Velayeti Annede Olan Çocuğun Babasının Hakları Hakkında Yargıtay Kararlarından Örnek Alıntılar

“Kişisel ilişki düzenlemesinde esas olan çocuğun üstün yararıdır. Çocukla ana-baba arasında düzenli kişisel ilişki kurulması ve bu ilişkinin sürdürülmesi çocuk için bir hak olduğu gibi, ana ve baba için de bir haktır. Kişisel ilişki tesisinden beklenen amaç çocukla ebeveynleri arasında aile bağlarını geliştirmek ve bu suretle çocuğun sağlıklı gelişimini sağlamaktadır. Bu sebeple, kişisel ilişki analık ve babalık duygusunu tatmin edecek nitelikte olmalıdır. Uygun kişisel ilişki süresi, ebeveyni tatmin edeceği gibi, çocuğun açıklanan kişisel gelişiminine de hizmet etmiş olacaktır. Davalı-karşı davacı baba ile velayeti anneye verilen ortak çocuk 2009 doğumlu … ile 2011 doğumlu Hira Nur arasında kurulan kişisel ilişki yetersiz olup, çocuklarla baba arasında sevgi ve güven duygularının gelişmesine engel olacak niteliktedir. Ortak çocuklar ile davalı-karşı davacı baba arasındaki bağların güçlendirilmesinde çocuğun üstün yararı vardır. Gerçekleşen bu durum karşısında mahkemece daha uygun süreli ve yatılı olacak şekilde kişisel ilişki kurulması gerekirken, yazılı şekilde kişisel ilişki kurulmuş olması bozmayı gerektirmiştir.” 2. Hukuk Dairesi         2015/26102 E.  ,  2017/4458 K.

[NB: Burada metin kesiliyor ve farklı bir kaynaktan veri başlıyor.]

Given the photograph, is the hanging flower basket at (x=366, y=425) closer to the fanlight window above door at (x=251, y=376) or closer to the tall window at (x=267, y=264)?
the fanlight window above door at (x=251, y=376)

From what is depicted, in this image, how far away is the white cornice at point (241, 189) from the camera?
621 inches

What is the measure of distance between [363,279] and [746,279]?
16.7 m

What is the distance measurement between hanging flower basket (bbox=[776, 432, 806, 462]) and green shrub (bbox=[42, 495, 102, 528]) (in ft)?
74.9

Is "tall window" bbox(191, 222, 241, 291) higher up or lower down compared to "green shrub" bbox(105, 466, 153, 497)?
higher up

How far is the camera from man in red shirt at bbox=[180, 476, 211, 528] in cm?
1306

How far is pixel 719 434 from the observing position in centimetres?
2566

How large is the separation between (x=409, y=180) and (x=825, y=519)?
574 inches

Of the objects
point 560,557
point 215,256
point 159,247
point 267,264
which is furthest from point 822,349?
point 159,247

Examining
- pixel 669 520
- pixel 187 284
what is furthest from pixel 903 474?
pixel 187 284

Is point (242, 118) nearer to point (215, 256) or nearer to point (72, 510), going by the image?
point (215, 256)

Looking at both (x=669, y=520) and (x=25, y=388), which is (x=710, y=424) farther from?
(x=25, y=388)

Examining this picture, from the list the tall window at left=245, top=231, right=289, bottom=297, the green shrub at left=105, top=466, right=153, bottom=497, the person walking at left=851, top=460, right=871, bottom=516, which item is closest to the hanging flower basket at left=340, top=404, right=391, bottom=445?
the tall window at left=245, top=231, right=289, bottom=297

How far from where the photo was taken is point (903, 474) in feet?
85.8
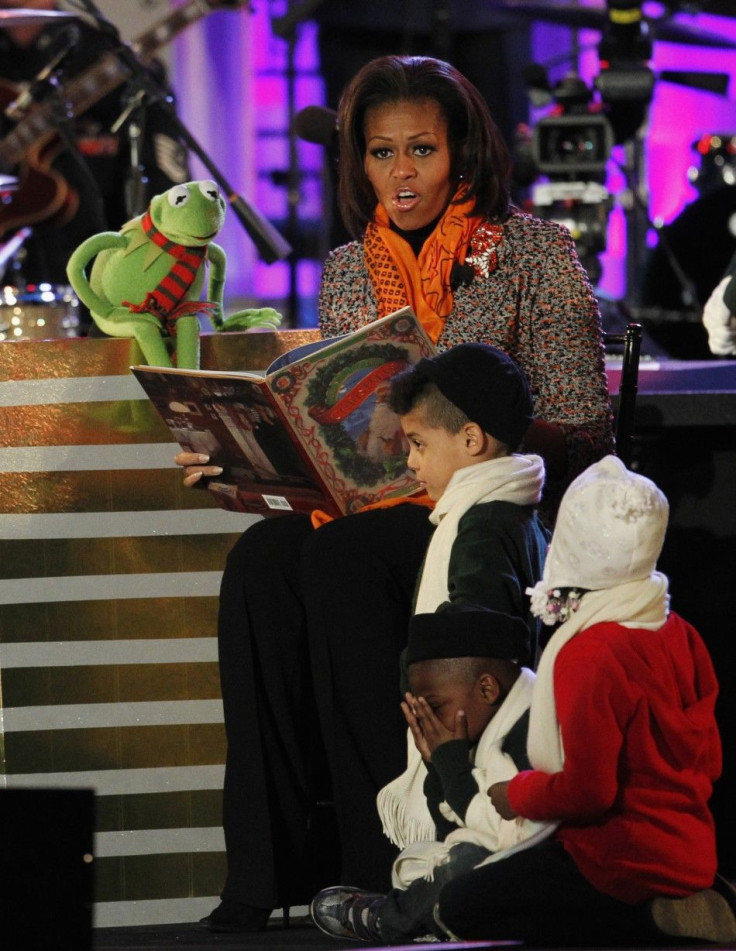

“Davalı-davacı (baba)’da tespit edilen psikotik bozukluğun, çocukla gözetim altında da olsa yatılı olarak kişisel ilişki kurulması halinde çocuk için tehlike arzedip etmediği konusunda yeterli araştırma yapılmamıştır. Mahkemece; davalı-davacı (baba) hakkında düzenlenen dosyadaki raporlar da eklenerek, psikiyatri uzmanı bulunan resmi sağlık kuruluşuna sevk edilip, babadaki mevcut psikotik bozukluğun, kişisel ilişki kurulması halinde çocuk açısından ciddi tehlike arz edip etmediği konusunda ayrıntılı rapor alınması ve dosyadaki diğer delillerle birlikte değerlendirilerek hasıl olacak sonucuna göre karar verilmesi gerekirken, eksik araştırma ve inceleme ile hüküm tesis edilmesi doğru görülmemiştir.” 2. Hukuk Dairesi         2012/3041 E.  ,  2013/5679 K.

“Ebeveynlerden her ikisinin de çocuk üzerindeki velayet hakkı sürmektedir. Her iki ebeveynin de çocukla kişisel ilişki kurma hakkı eşit derecede mevcuttur. Evlilik dışı çocuk doğuran annenin, çocuğun velayetinin kendisine verilmesi davasında olduğu gibi, bu davada da davacı babanın velayet hakkı kapsamında kişisel ilişki kurma hakkı bulunduğundan, kişisel ilişki kurulması davası hakkında “karar verilmesine yer olmadığına” karar verilmesi gerektiği gerekçesiyle, yerel mahkeme kararının bozulması gerektiği…” 2. Hukuk Dairesi         2016/1377 E.  ,  2016/2597 K.